04:22:52 EDT Fri 29 Mar 2024
Enter Symbol
or Name
USA
CA



Titanium Corp Inc
Symbol TIC
Shares Issued 79,967,698
Close 2017-11-21 C$ 1.33
Market Cap C$ 106,357,038
Recent Sedar Documents

Titanium spends $800,000 on R&D in fiscal 2017

2017-11-21 20:40 ET - News Release

Mr. Scott Nelson reports

TITANIUM CORPORATION REPORTS FISCAL YEAR END RESULTS, AND ANNOUNCES ANNUAL GENERAL MEETING DATE

Titanium Corp. Inc. has released its results for the fourth quarter and fiscal year ended Aug. 31, 2017. The company is also pleased to announce that it will hold its annual general and special meeting in Toronto on Tuesday, Feb. 13, 2018, at 10 a.m. The record date for shareholders to receive notice and be entitled to vote at the meeting is Dec. 28, 2017.

The company has made excellent progress on commercialization over the past year. The company is now working with Canadian Natural Resources Ltd. on an estimated $10.2-million engineering design project for implementation of its CVW technology at Canadian Natural's Horizon site. To finance the project, government grant funding from ERA (Emissions Reduction Alberta) and financing from Canadian Natural have been committed for up to $5.0-million and $3.7-million, respectively. Over the year, a number of new federal and Alberta funding programs have been announced, and the company plans to apply for future funding as these programs become available. The company also continues to test the application of its technology to additional areas where it has potential to reduce environmental impacts and add value.

» WRITTEN PROBLEM: According to the news release on Titanium Corp.'s fiscal 2017 results, where and when will the company hold its annual general and special meeting?

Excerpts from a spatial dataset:
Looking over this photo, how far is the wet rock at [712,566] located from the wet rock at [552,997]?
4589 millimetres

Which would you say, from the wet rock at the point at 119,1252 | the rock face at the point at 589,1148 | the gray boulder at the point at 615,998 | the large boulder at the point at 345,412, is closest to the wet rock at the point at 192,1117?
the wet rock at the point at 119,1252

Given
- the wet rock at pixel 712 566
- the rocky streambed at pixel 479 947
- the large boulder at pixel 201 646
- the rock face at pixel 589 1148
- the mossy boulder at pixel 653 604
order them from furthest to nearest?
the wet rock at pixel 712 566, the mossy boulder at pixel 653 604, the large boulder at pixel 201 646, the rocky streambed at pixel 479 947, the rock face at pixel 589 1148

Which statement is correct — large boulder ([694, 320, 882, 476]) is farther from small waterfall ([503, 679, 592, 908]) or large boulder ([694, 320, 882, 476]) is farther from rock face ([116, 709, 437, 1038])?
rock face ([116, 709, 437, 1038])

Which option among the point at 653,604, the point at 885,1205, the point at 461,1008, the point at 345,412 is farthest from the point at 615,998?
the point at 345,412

--

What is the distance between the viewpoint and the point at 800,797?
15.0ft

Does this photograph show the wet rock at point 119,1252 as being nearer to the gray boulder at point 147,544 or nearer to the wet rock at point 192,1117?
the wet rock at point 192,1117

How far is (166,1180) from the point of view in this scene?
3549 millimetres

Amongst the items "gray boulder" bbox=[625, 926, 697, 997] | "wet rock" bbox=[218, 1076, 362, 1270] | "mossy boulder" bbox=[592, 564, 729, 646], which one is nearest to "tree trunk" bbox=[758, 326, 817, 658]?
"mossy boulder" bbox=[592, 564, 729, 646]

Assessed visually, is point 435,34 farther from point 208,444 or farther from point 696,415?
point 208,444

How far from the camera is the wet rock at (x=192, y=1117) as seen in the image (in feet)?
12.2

» FULL OUTPUT: In Toronto on Tuesday, Feb. 13, 2018, at 10 a.m.